The ROC curve is an abbreviation for receiver operating characteristic curve (I told you it didn’t matter). This is a plot of
SENSITIVITY – the percentage of true positives, the people we predicted would die who did, and
SPECIFICITY – or true negatives, the number of people we said would NOT die, who did not
We actually plot (1 – specificity) by sensitivity. If we predicted no one would die, our rate of true negatives would be 100%. Since we predicted nobody would die, we would be exactly right for all of the people who didn’t die. 1 – 1.0 = 0 so we’d be at 0 on the X axis.
On the other hand, we’d have zero sensitivity.
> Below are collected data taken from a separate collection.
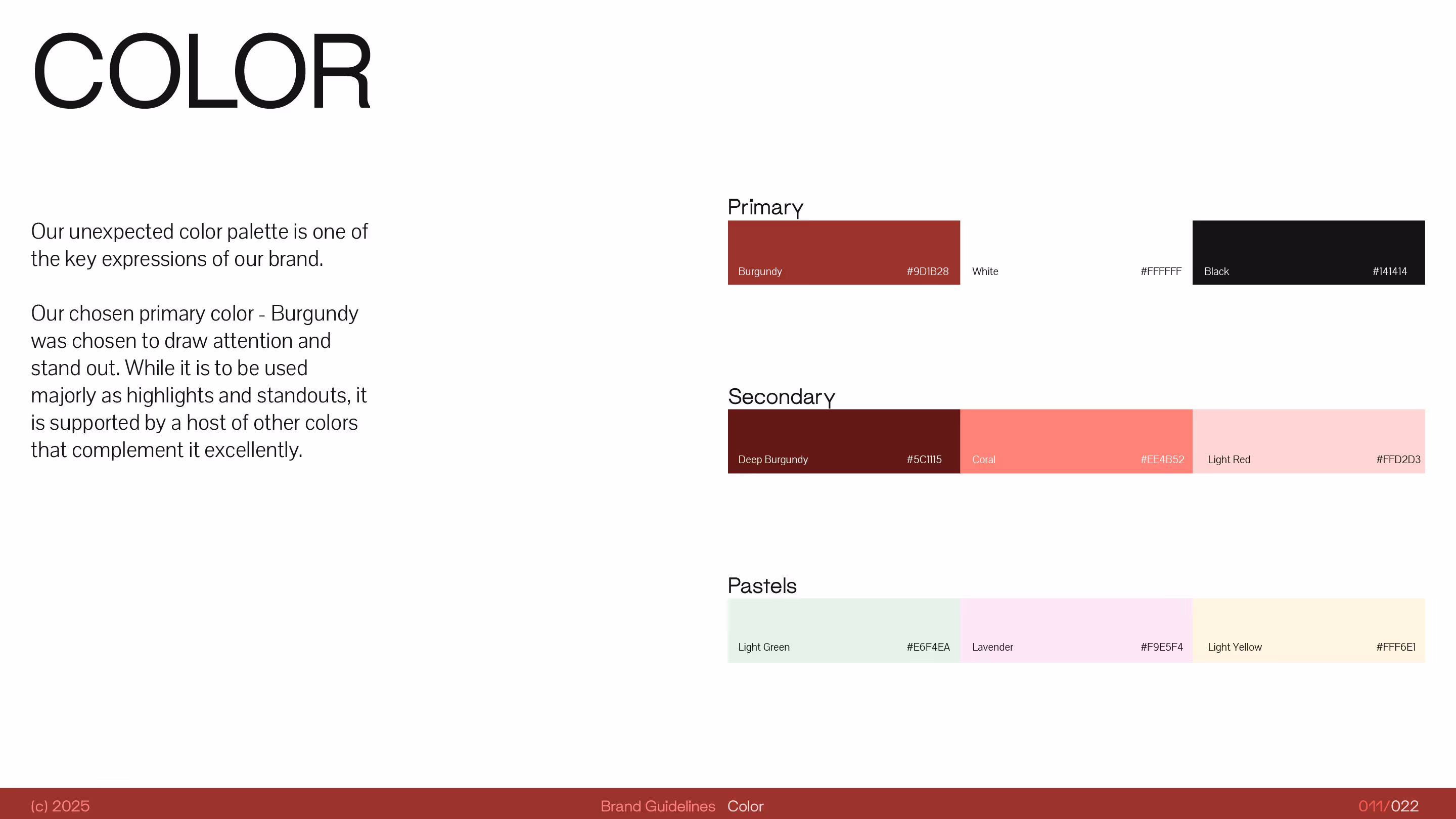 COLOR

Our unexpected color palette is one of the key expressions of our brand.

Our chosen primary color - Burgundy was chosen to draw attention and stand out. While it is to be used majorly as highlights and standouts, it is supported by a host of other colors that complement it excellently.

Primary

Burgundy #9D1B28
White #FFFFFF
Black #141414

Secondary

Deep Burgundy #5C1115
Coral #EE4B52
Light Red #FFD2D3

Pastels

Light Green #E6F4EA
Lavender #F9E5F4
Light Yellow #FFF6E1

(c) 2025 Brand Guidelines Color 011/022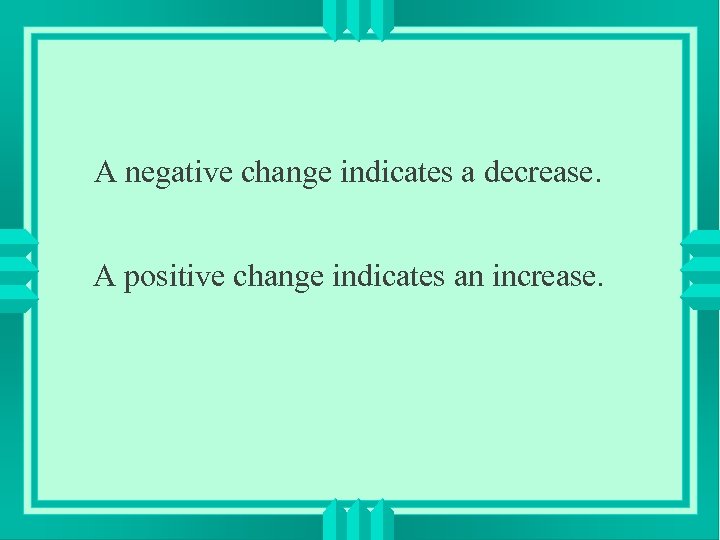 A negative change indicates a decrease.

A positive change indicates an increase.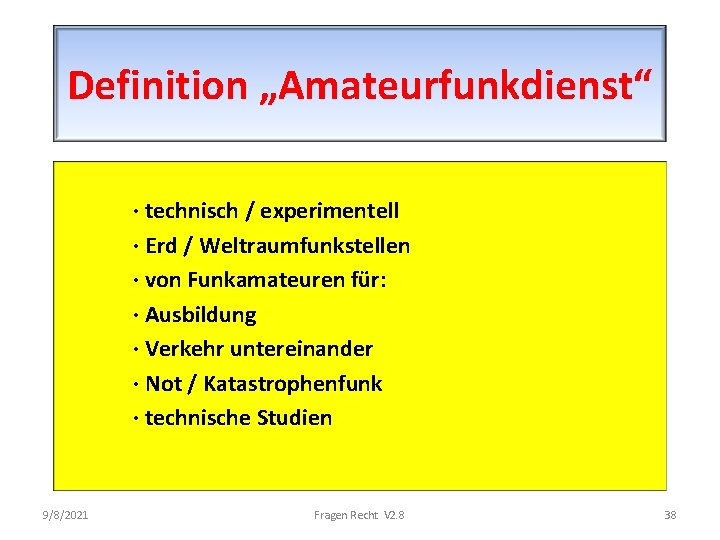 Definition „Amateurfunkdienst“

· technisch / experimentell
· Erd / Weltraumfunkstellen
· von Funkamateuren für:
· Ausbildung
· Verkehr untereinander
· Not / Katastrophenfunk
· technische Studien

9/8/2021
Fragen Recht V2.8
38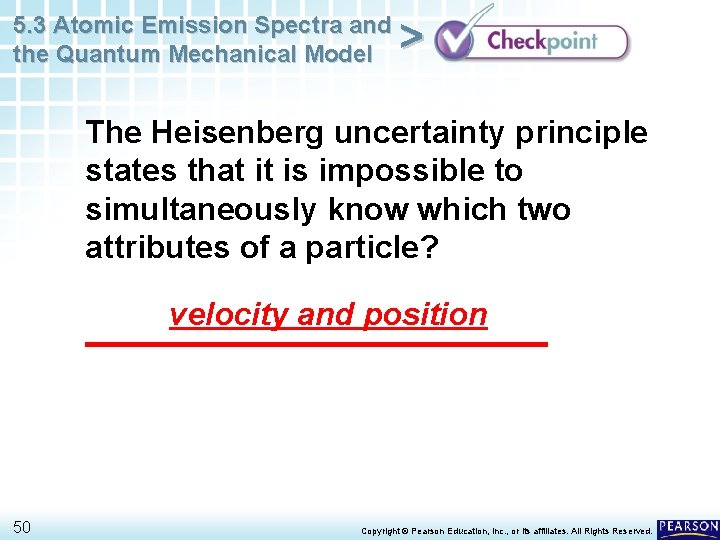 5.3 Atomic Emission Spectra and the Quantum Mechanical Model

>

Checkpoint

The Heisenberg uncertainty principle states that it is impossible to simultaneously know which two attributes of a particle?

velocity and position

50

Copyright © Pearson Education, Inc., or its affiliates. All Rights Reserved.

PEARSON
Since we predicted no one would die, we would have zero true positives.
At the other extreme, if we predicted everyone would die, we would have 100% true positives and 0 true negatives. Since 1-0 = 1 , that would be at the upper right corner here.
The straight line is what we would get without any predictor variables, if we just randomly guessed whether a person would live or die. The top left corner, where we have correctly predicted all of our positives and all of our negatives is what we would get in a perfect model.
The more that curve is bowed toward the top left and away from the straight line, the better our model.
Let’s take a look at our actual curve from the Kaiser-Permanente data, where we used gender, age, number of emergency room visits and nursing home residence (yes or no) to predict whether or not a person would die within the next nine years.
From this, we can conclude that while our model is substantially better than random guessing – a conclusion that is consistent with what we saw in our previous charts. We can also see that there is definitely room for improvement. Perhaps future research could improve prediction by including behavioral risk indicators such as amount of alcohol and tobacco usage, as well as socioeconomic status and diagnosis of chronic illness.
So, there you have it - logistic regression in three blog posts and four pictures.